The records below are to be reproduced exactly, with every picture left out.

Short descriptive text snippets:
----
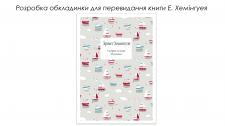 Обложка для книжки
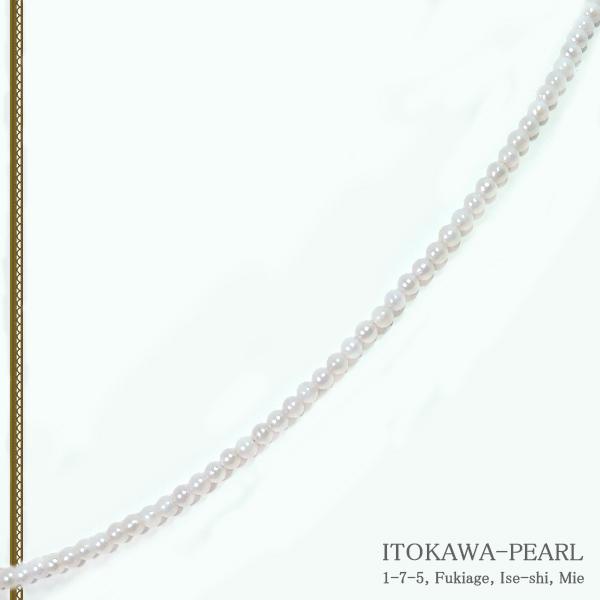 あこや真珠 スーパーベビーパールネックレス<2〜2.5mm>アジャスター付・K14WG N-11790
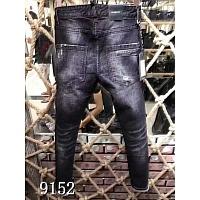 Cheap Dsquared Jeans For Men #422530 Replica Wholesale [$64.00 USD] [W-422530] on Replica Dsquared Jeans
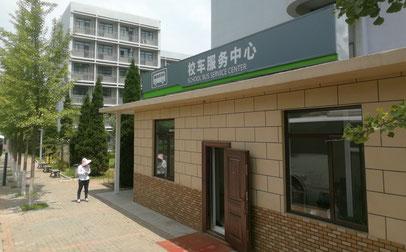 大連外国語大学へのアクセス方法シャトルバス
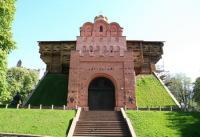 Золотые Ворота (Фото: Владимир Прокофьев)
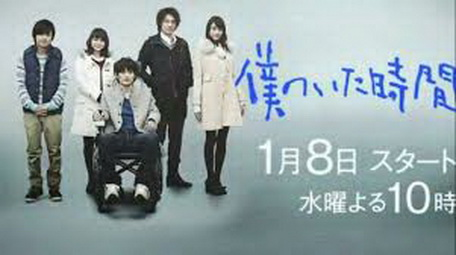 [ドラマ] 僕のいた時間 (2014)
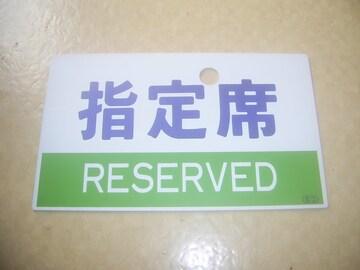 ★指定席/自由席 カコ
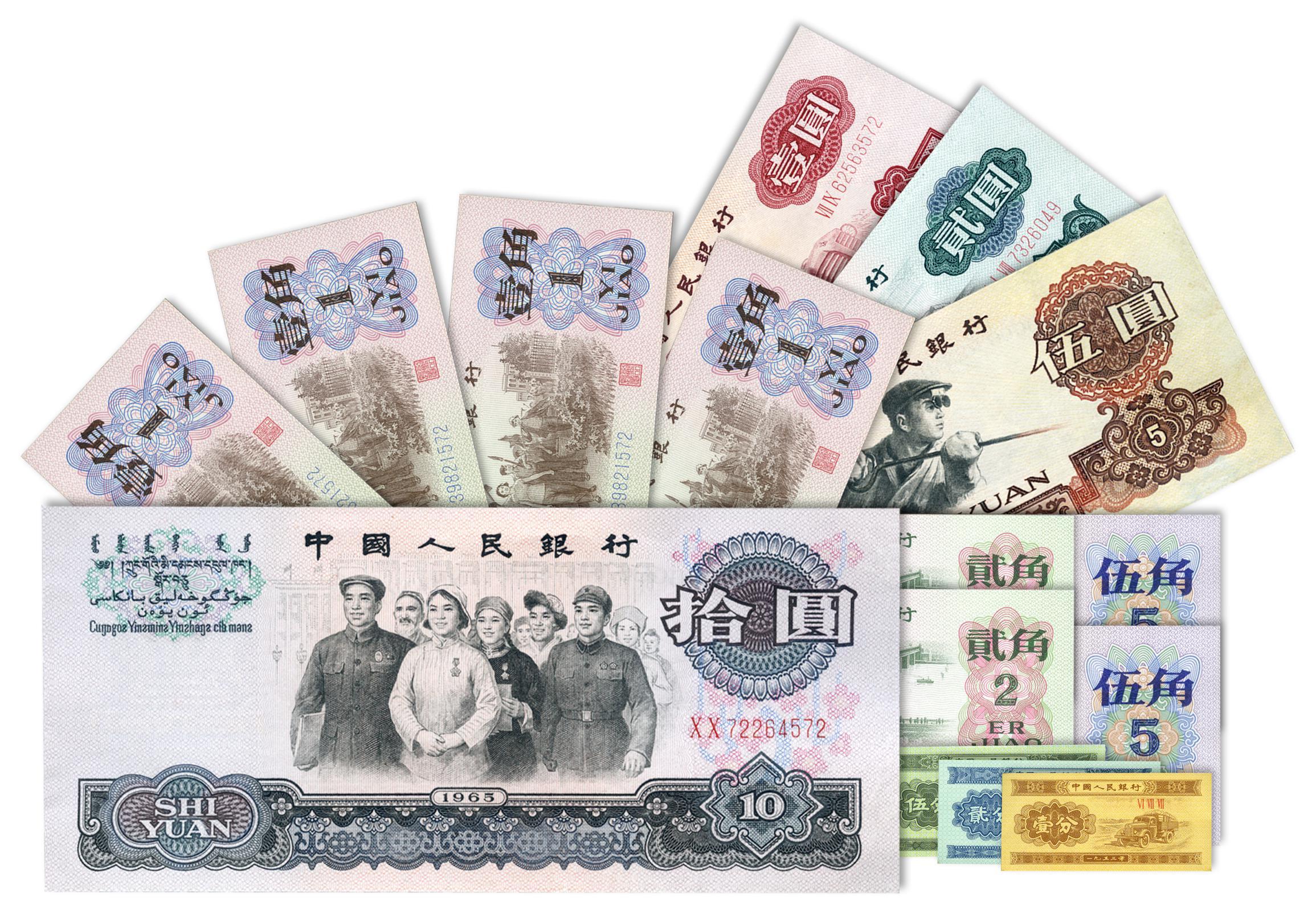 """钱币收藏有""""门道"""",第三套人民币收藏正当时!"""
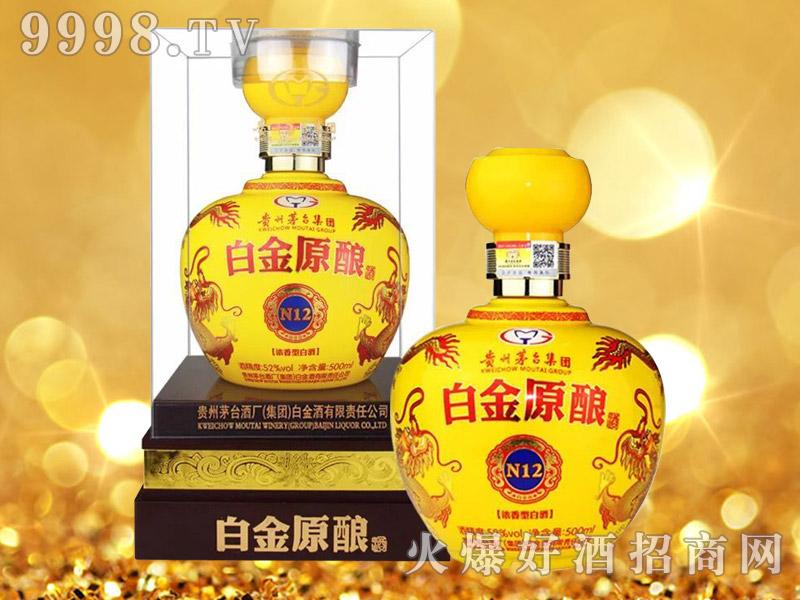 茅台白金原酿酒N12(黄瓶)
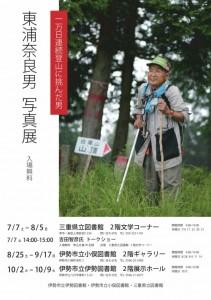 東浦奈良男 写真展パンフレット(1/2)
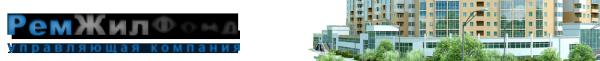 Логотип компании РЖФ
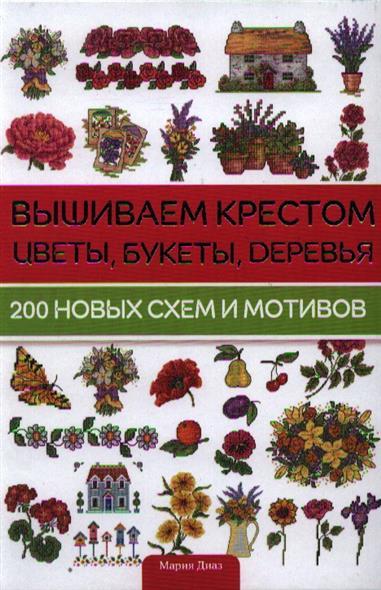 Вышиваем крестом цветы, букеты, деревья
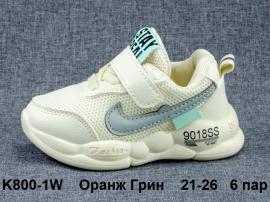 Оранж Грин Кроссовки летние K800-1W 21-26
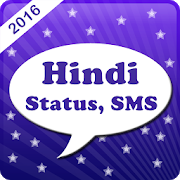 Hindi Status & SMS Collection 1.8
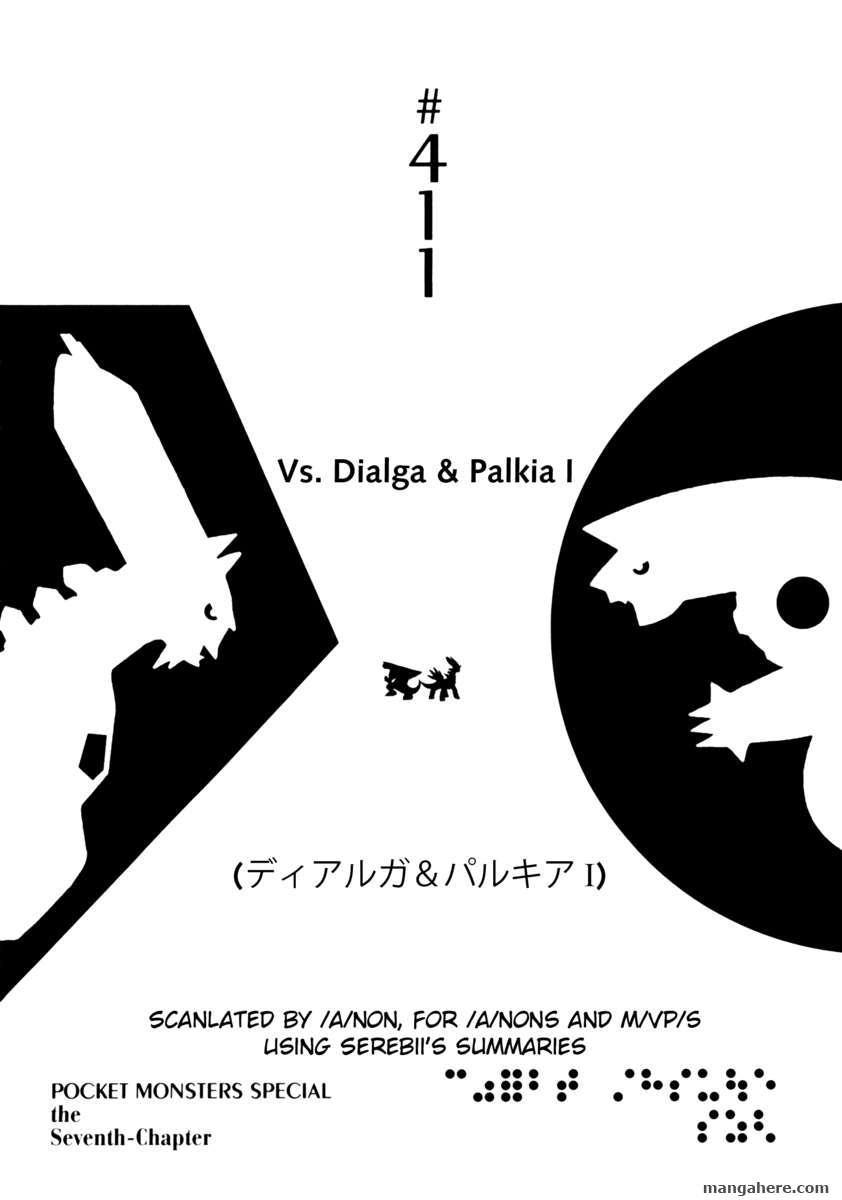 Pokemon Adventures 411 Page 1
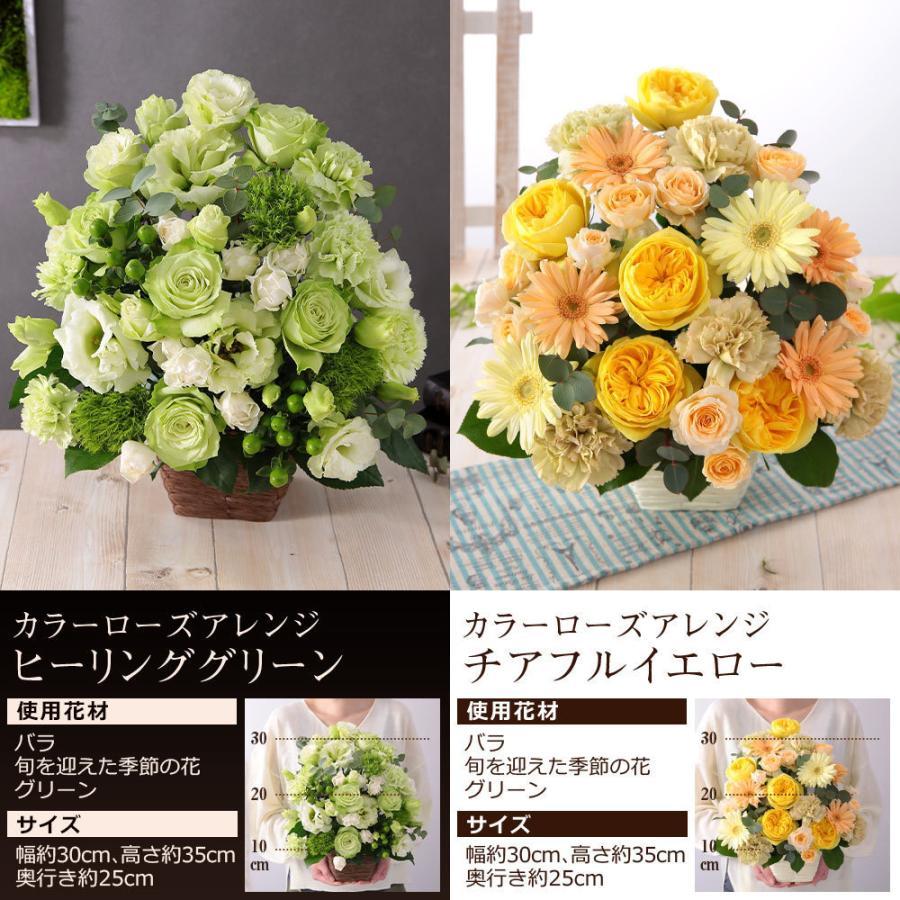【誕生日プレゼント ギフト 女性 花 バラ ユリ】おまかせアレンジメント Mサイズ|bunbunbee|07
----
FINISHED EXERCISE:
 Обложка для книжки
 あこや真珠 スーパーベビーパールネックレス<2〜2.5mm>アジャスター付・K14WG N-11790
 Cheap Dsquared Jeans For Men #422530 Replica Wholesale [$64.00 USD] [W-422530] on Replica Dsquared Jeans
 大連外国語大学へのアクセス方法シャトルバス
 Золотые Ворота (Фото: Владимир Прокофьев)
 [ドラマ] 僕のいた時間 (2014)
 ★指定席/自由席 カコ
 """钱币收藏有""""门道"""",第三套人民币收藏正当时!"""
 茅台白金原酿酒N12(黄瓶)
 東浦奈良男 写真展パンフレット(1/2)
 Логотип компании РЖФ
 Вышиваем крестом цветы, букеты, деревья
 Оранж Грин Кроссовки летние K800-1W 21-26
 Hindi Status & SMS Collection 1.8
 Pokemon Adventures 411 Page 1
【誕生日プレゼント ギフト 女性 花 バラ ユリ】おまかせアレンジメント Mサイズ|bunbunbee|07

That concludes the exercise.